First up, if the fridge won’t turn on and the lights or display don’t activate, check the fuse isn’t blown, which cuts all power off to the fridge. If the fuse is okay, ensure there’s power at the fridge’s plug. If you don’t have a test light, try running the fridge using the 240V mains power option; if it works, you know the 12V wiring is likely to be buggered.
Most fridges are actually designed to shut off if the voltage gets too low in order to save your battery, so a fridge that turns on but shudders or turns off intermediately is usually a suffering from a lack of voltage. This can be caused by anything from a dirty electrical connection like a faulty merit plug to the electrical cable used being too thin for its length and current draw, which doesn’t allow for voltage drop.
If your fridge turns on and operates but doesn’t seem to work efficiently or stays on constantly, check the fridge has adequate ventilation and airflow around the vents.

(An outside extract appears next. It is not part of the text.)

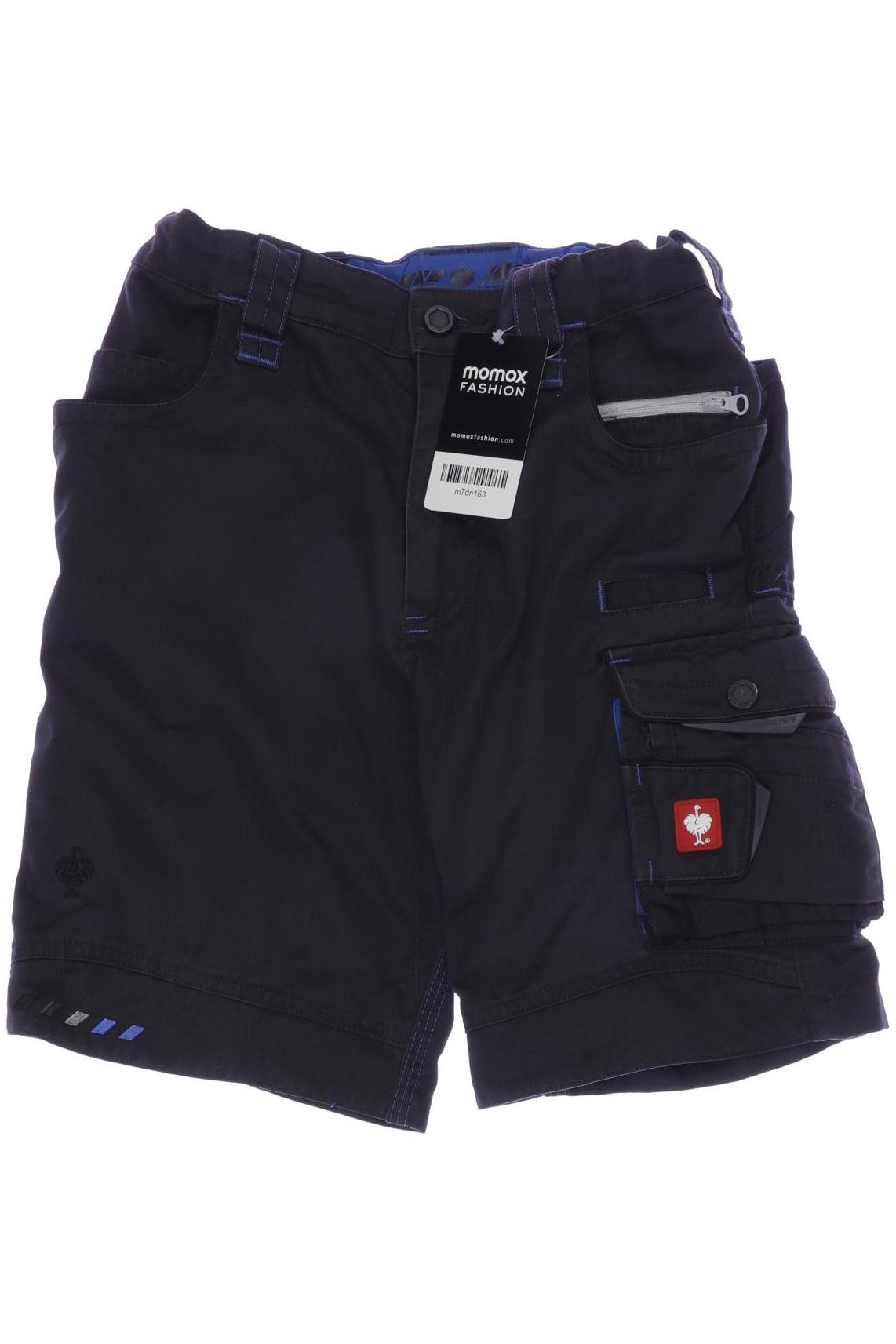 

engelbert strauss Herren Shorts, grau, Gr. 134/140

Most electric water pumps these days are pressure activated. That basically means the pump will turn on when it senses the water pressure in the lines drop below a predetermined rate, like when you open the tap and let the water out. It’ll also turn back off once the water pressure returns to a certain rate as well.
A pump that activates on its own without you operating the tap usually indicates there’s a leak in your plumbing, which allows the water pressure to drop below the water pumps activation trigger point. So it’s always a good idea to have the pump isolated via a switch just in case you damage a water hose on the road and the pump decides to pump the remaining water in your tank out!
Loose battery terminals are one of the leading causes of electrical failures on a camper trailer or 4WD. But there are literally dozens of bush mechanic fixes that will help tighten them up and get you out of trouble as a temporary solution.
First up, try wedging a strip of a soft drink can around the battery pole before wriggling the terminal over the top. The idea being it acts like a shim to help tighten it up!
Another option is to wind a self-tapping screw down between the battery pole and the terminal, once again to shim it up so the terminal can clamp up properly.
For loose crimp terminals, the fix is usually as simple as squeezing the female connector down onto the male terminal with pliers and/or soldering the join or terminal.
While camping isn’t about electrical gadgets there’s definitely a certain degree of satisfaction achieved when your 12V gear works perfectly. This is especially true when you end up adding a few flash upgrades that are a bit fancy and even more convenient. So if you’ve got a few unique ideas, and don’t mind getting your hands are a bit dirty, why not have a go at a few 12V upgrades? Chances are, you’ll absolutely love it!